In this tutorial, you configure Visual Studio Code on macOS to use the Clang/LLVM compiler and debugger.
Use the Visual Studio debugger to quickly find and fix bugs across languages. The Visual Studio for Mac debugger lets you step inside your code by setting Breakpoints, Step Over statements, Step Into and Out of functions, and inspect the current state of the code stack through powerful visualizations. Visual Studio IDE Visual Studio for Mac Visual Studio Code To continue downloading, click here Visual Studio Live Share Visual Studio 2020-09-16T10:57:17-07:00.
After configuring VS Code, you will compile and debug a simple C++ program in VS Code. This tutorial does not teach you about Clang or the C++ language. For those subjects, there are many good resources available on the Web.
Parallel desktop 11 for mac. If you have any trouble, feel free to file an issue for this tutorial in the VS Code documentation repository.
Look to the left of the software and you’ll see checkboxes that detail the types of files the software is finding. Wd drive for mac.

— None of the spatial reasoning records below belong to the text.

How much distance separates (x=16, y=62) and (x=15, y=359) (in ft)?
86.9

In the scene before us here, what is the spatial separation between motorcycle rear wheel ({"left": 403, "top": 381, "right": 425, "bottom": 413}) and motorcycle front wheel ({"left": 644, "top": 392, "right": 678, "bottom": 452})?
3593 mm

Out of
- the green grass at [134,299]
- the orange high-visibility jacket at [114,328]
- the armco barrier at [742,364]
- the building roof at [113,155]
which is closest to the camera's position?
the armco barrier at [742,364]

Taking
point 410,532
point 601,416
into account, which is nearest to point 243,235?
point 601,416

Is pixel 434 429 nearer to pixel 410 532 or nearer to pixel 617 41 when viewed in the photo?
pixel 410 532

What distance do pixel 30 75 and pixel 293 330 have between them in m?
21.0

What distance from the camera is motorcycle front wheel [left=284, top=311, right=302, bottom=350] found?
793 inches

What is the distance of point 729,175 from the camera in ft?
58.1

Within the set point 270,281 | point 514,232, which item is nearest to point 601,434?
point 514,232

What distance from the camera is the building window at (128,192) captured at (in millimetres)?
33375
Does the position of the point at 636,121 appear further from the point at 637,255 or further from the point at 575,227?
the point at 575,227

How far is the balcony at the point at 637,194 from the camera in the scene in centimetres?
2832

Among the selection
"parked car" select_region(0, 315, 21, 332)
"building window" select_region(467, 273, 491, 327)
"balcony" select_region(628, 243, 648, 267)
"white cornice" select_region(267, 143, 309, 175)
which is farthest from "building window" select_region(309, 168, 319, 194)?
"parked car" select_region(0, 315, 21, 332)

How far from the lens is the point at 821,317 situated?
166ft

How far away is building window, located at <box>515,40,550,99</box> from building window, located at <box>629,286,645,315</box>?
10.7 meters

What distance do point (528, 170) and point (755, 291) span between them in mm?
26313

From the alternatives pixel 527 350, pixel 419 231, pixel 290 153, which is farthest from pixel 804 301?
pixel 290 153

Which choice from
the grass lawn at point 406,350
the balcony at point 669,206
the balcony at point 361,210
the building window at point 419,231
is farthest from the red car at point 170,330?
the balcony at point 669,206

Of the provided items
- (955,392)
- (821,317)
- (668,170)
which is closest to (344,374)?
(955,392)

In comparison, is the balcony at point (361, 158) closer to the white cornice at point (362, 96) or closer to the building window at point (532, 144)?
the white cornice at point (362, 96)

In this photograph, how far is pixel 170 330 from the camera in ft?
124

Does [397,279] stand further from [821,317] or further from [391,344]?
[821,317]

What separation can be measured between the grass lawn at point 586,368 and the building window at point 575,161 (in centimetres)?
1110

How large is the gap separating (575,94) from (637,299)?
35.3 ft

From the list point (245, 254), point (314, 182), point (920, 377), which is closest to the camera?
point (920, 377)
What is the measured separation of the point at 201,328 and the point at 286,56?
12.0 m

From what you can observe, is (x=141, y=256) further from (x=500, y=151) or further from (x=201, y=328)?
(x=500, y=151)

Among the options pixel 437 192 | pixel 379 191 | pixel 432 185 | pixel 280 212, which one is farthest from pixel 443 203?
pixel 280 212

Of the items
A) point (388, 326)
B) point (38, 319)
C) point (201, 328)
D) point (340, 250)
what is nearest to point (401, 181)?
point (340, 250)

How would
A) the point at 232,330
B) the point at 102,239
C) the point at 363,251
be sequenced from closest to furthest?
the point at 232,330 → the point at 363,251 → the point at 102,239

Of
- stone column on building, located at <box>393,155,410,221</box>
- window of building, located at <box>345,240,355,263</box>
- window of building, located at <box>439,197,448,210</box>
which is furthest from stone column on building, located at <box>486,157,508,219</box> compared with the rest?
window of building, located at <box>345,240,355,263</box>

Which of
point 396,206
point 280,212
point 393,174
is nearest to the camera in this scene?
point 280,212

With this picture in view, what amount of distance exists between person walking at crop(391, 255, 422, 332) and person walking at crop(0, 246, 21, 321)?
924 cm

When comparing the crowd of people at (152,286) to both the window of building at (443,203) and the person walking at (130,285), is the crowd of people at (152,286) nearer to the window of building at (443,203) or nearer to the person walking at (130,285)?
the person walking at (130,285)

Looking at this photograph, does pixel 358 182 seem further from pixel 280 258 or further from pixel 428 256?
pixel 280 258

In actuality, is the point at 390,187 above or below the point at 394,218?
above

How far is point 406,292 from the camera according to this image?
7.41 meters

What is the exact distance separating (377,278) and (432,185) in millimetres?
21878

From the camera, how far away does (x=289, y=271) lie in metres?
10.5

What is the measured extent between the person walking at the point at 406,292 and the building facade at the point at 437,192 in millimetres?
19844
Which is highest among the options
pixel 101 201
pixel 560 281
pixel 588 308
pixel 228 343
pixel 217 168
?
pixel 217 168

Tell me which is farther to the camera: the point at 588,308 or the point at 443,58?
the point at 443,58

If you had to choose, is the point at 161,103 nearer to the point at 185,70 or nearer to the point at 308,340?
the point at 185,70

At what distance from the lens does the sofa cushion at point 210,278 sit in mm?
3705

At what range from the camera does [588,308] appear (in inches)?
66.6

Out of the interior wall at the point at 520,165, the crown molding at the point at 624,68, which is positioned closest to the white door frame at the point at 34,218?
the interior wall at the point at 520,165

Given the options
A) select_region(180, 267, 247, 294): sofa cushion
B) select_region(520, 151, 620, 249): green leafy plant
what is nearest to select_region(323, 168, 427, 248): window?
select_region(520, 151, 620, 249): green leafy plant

To successfully complete this tutorial, you must do the following:
Install Visual Studio Code on macOS.
Install the C++ extension for VS Code. You can install the C/C++ extension by searching for 'c++' in the Extensions view (⇧⌘X (Windows, Linux Ctrl+Shift+X)).
Clang may already be installed on your Mac. To verify that it is, open a macOS Terminal window and enter the following command:
From the macOS Terminal, create an empty folder called projects
where you can store all your VS Code projects, then create a subfolder called helloworld
, navigate into it, and open VS Code in that folder by entering the following commands:
The code .
command opens VS Code in the current working folder, which becomes your 'workspace'. As you go through the tutorial, you will create three files in a .vscode
folder in the workspace:
tasks.json
(compiler build settings)launch.json
(debugger settings)c_cpp_properties.json
(compiler path and IntelliSense settings)In the File Explorer title bar, select New File and name the file helloworld.cpp
.
Paste in the following source code:
Now press ⌘S (Windows, Linux Ctrl+S) to save the file. Notice that your files are listed in the File Explorer view (⇧⌘E (Windows, Linux Ctrl+Shift+E)) in the side bar of VS Code:
You can also enable Auto Save to automatically save your file changes, by checking Auto Save in the main File menu.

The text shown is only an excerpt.